### Provided information:

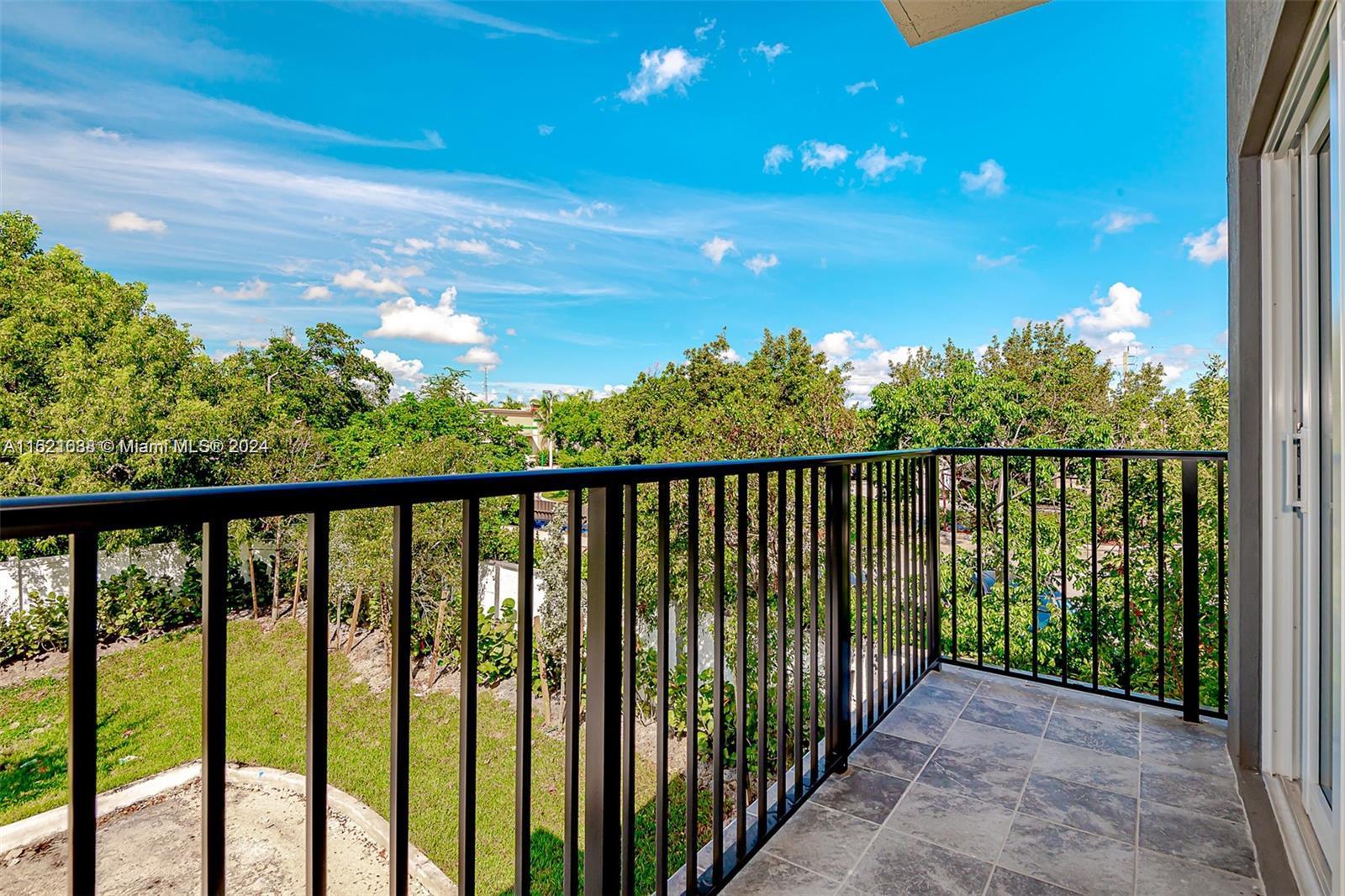 FORD'S MANOR - Residential Lease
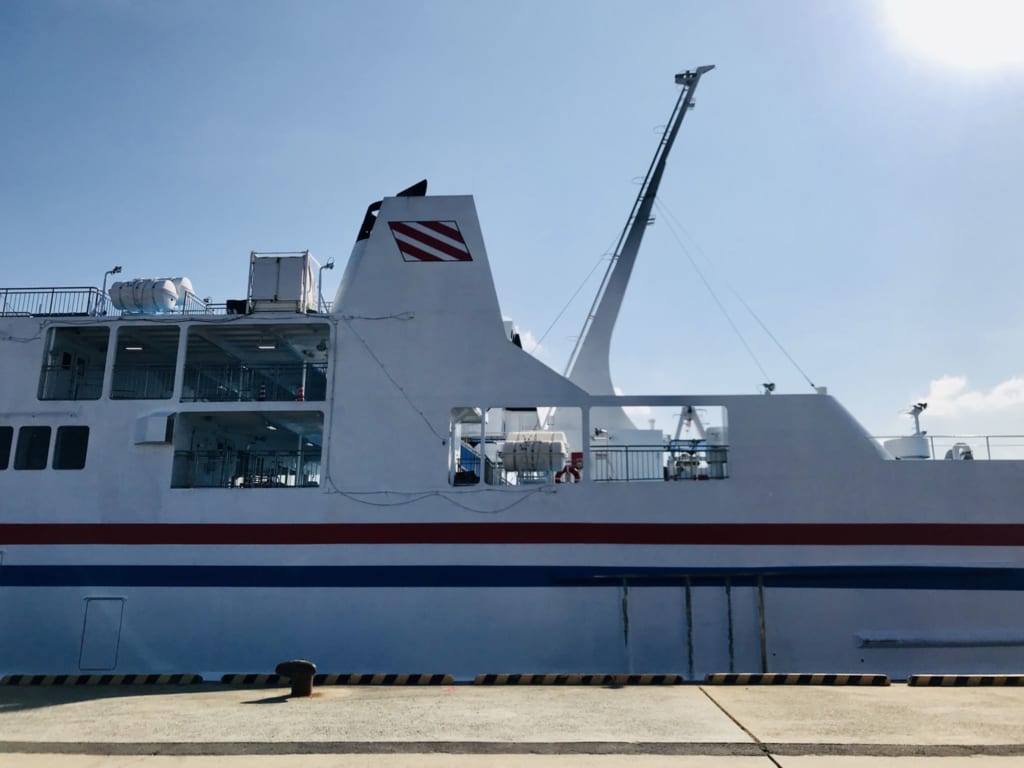 bateau me conduisant vers l'ile ojika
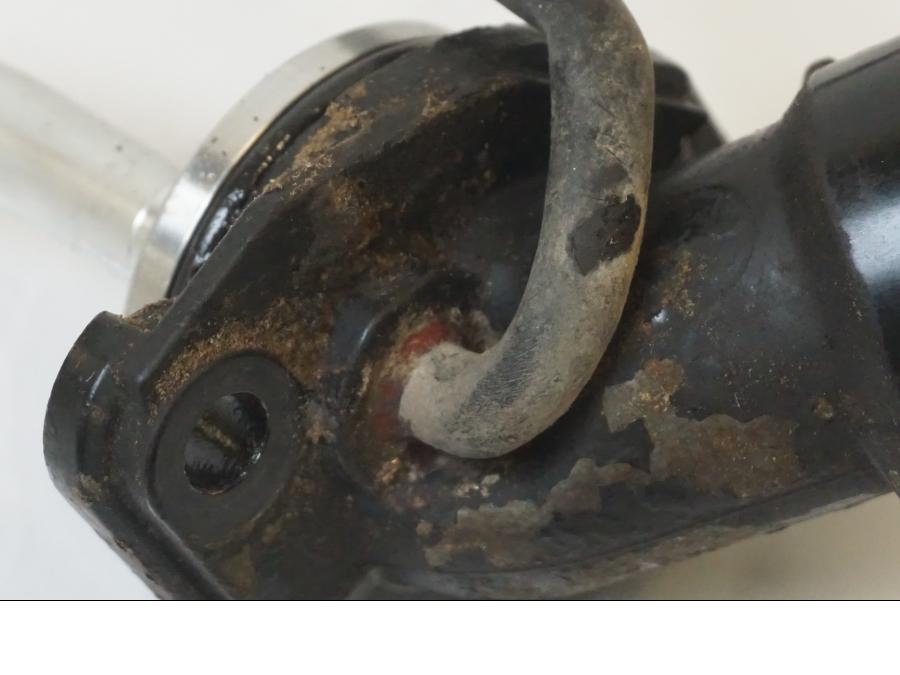 Extrabild2 på Oljenivågivare från en KTM 1190 Adventure -2015 motorcykel.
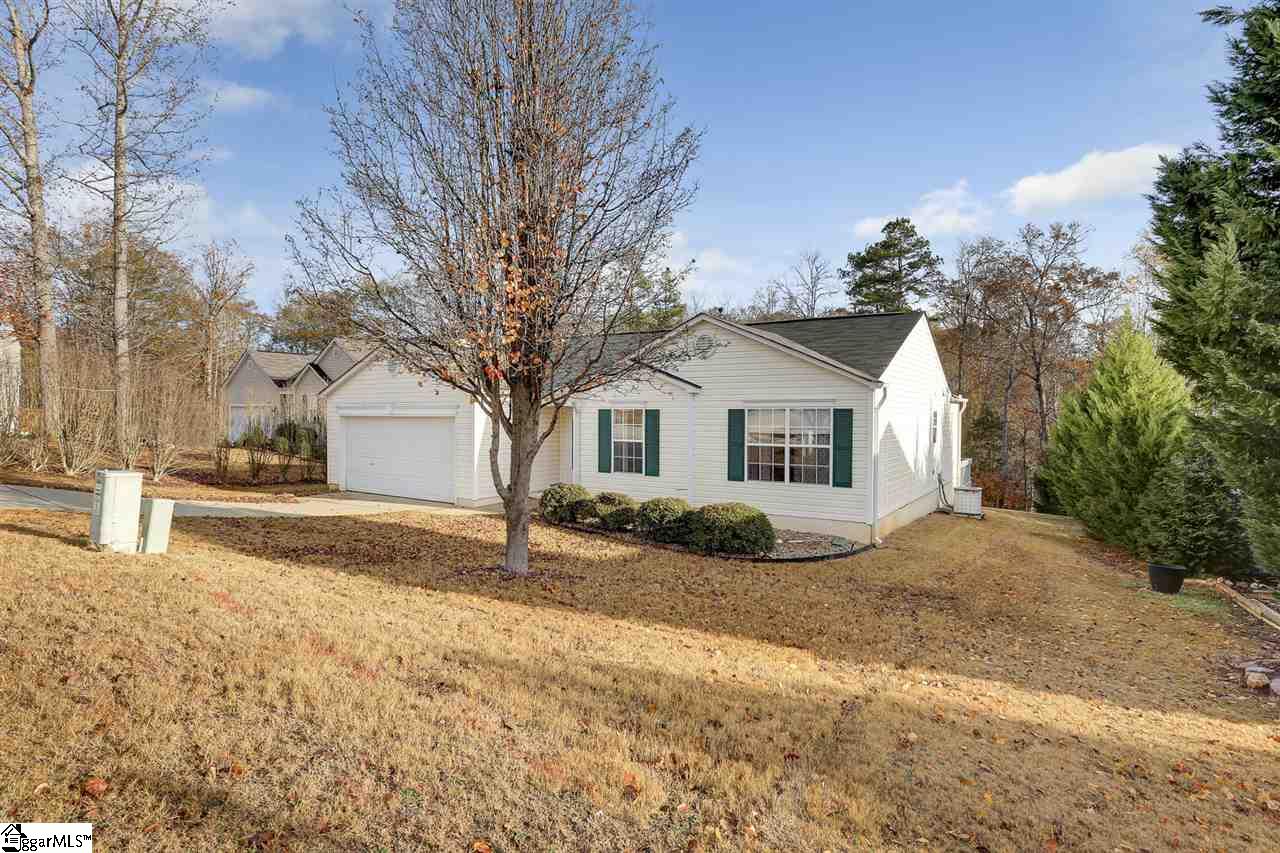 108 Reedy River Way Greenville, SC 29605 - Photo 2 of 25 Gallery Image 2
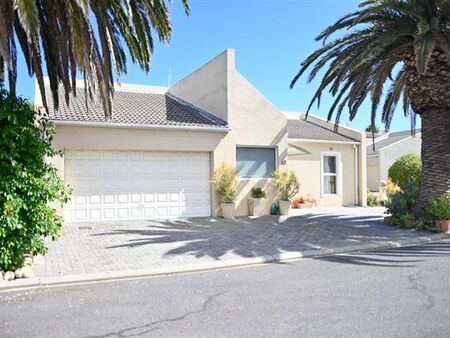 3 Bedroom House in Greenways Golf Estate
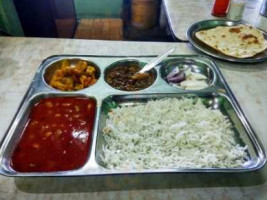 Prem Vaishno Dhaba food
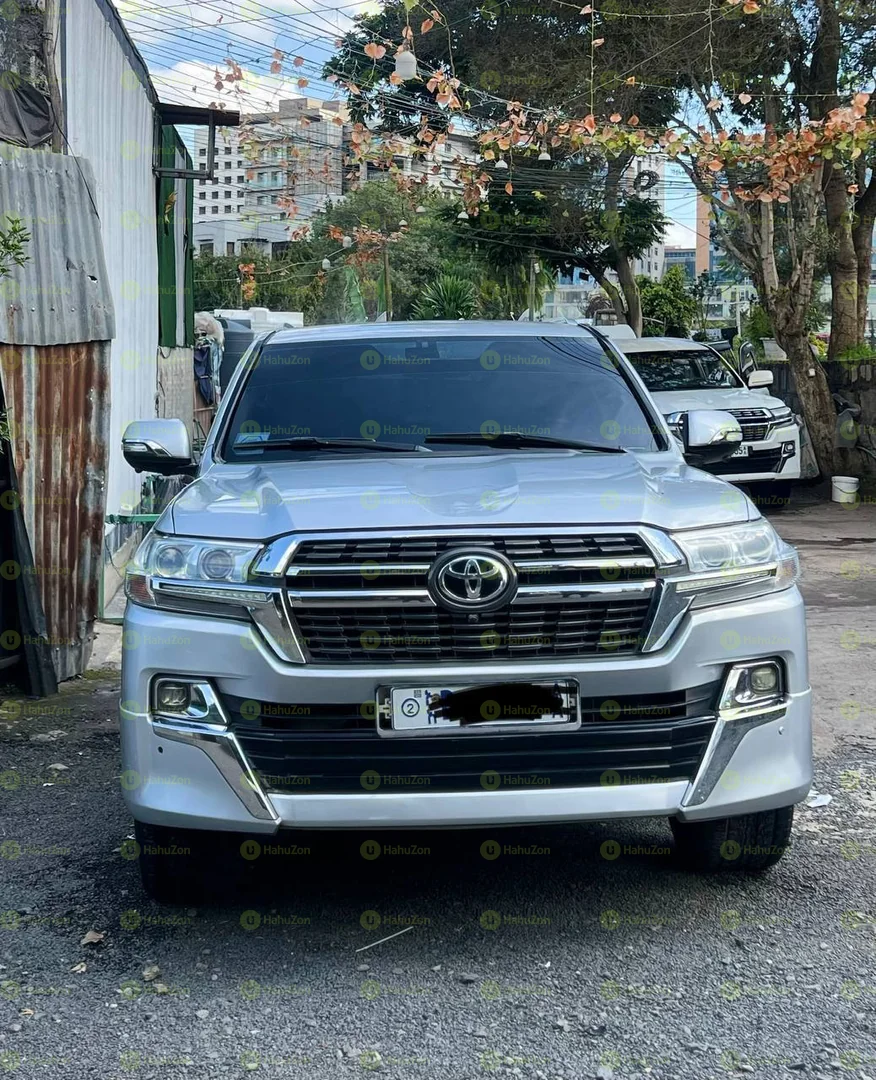 2009 Model-Toyot Landcruiser V8 VX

### About this exercise:
Please update the listing by changing "House" to "Home" and keeping every other word the same. Leave the pictures out and return only the text lines.

### Output of the task:
 FORD'S MANOR - Residential Lease
 bateau me conduisant vers l'ile ojika
 Extrabild2 på Oljenivågivare från en KTM 1190 Adventure -2015 motorcykel.
 108 Reedy River Way Greenville, SC 29605 - Photo 2 of 25 Gallery Image 2
 3 Bedroom Home in Greenways Golf Estate
 Prem Vaishno Dhaba food
 2009 Model-Toyot Landcruiser V8 VX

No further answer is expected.